The model can process streaming data word by word, initiating computation even before the formation of a complete sentence, while still capturing the long-range dependencies in intricate syntactic structures. The research team has also incorporated various techniques to enhance SpikeGPT's performance, such as a binary embedding step, a token shift operator, and a vanilla RWKV to replace the traditional self-attention mechanism.
Understanding Spiking Neural Networks
Spiking neural networks (SNNs) are a type of artificial neural network that is inspired by the way biological neurons work. In SNNs, the neurons communicate with each other by sending spikes, which are short bursts of electrical activity. The spikes are not continuous, but rather occur at discrete time intervals. This is in contrast to traditional artificial neural networks, which use continuous values to represent the activation of neurons.
SNNs have several potential advantages over traditional artificial neural networks. First, they are more energy-efficient. This is because the spikes are only sent when necessary, rather than continuously. Second, SNNs are more biologically realistic. This makes them a good choice for applications that require a high degree of realism, such as robotics and medical imaging.
However, SNNs also have some challenges. One challenge is that they are more difficult to train than traditional artificial neural networks. This is because the spikes are discrete events, which makes it difficult to backpropagate the error through the network. Another challenge is that SNNs are not as well-understood as traditional artificial neural networks. This makes it difficult to design and optimize SNNs for specific tasks.
How SpikeGPT Performs
In an empirical study, SpikeGPT was trained with three different parameter scales (45M, 125M, and 260M parameters) and was benchmarked against transformer baselines like Reformer, Synthesizer, Linear Transformer, and Performer using the Enwik8 dataset. The results revealed that SpikeGPT delivered comparable outcomes with 22 times fewer synaptic operations (SynOps).
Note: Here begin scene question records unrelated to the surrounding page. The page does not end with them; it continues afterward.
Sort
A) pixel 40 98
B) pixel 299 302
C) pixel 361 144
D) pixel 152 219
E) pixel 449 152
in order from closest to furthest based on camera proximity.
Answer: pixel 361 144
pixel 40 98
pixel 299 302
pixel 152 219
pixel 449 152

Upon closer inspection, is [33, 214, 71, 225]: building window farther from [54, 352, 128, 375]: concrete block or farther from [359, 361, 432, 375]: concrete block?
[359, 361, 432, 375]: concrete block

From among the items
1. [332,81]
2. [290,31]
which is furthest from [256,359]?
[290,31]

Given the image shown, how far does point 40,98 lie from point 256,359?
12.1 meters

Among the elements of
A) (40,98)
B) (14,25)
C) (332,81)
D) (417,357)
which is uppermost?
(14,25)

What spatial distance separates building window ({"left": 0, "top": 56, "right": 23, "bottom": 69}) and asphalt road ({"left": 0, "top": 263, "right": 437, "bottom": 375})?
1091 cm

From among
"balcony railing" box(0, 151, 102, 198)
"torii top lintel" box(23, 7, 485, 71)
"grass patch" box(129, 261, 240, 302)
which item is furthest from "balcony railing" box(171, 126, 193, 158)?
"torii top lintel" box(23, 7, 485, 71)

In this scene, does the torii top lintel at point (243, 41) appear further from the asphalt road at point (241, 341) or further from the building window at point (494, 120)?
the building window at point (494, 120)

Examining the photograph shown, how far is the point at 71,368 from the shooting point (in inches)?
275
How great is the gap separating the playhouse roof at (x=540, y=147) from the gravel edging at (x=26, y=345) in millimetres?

This research underscores the potential of training large SNNs to harness the advancements in transformers, suggesting a significant reduction in LLMs' computational demands by applying event-driven spiking activations to language generation. The researchers have expressed their intention to continue refining their model and will be updating their preprint paper accordingly. The code for SpikeGPT is available on the project's GitHub, and the paper detailing the model can be accessed on arXiv.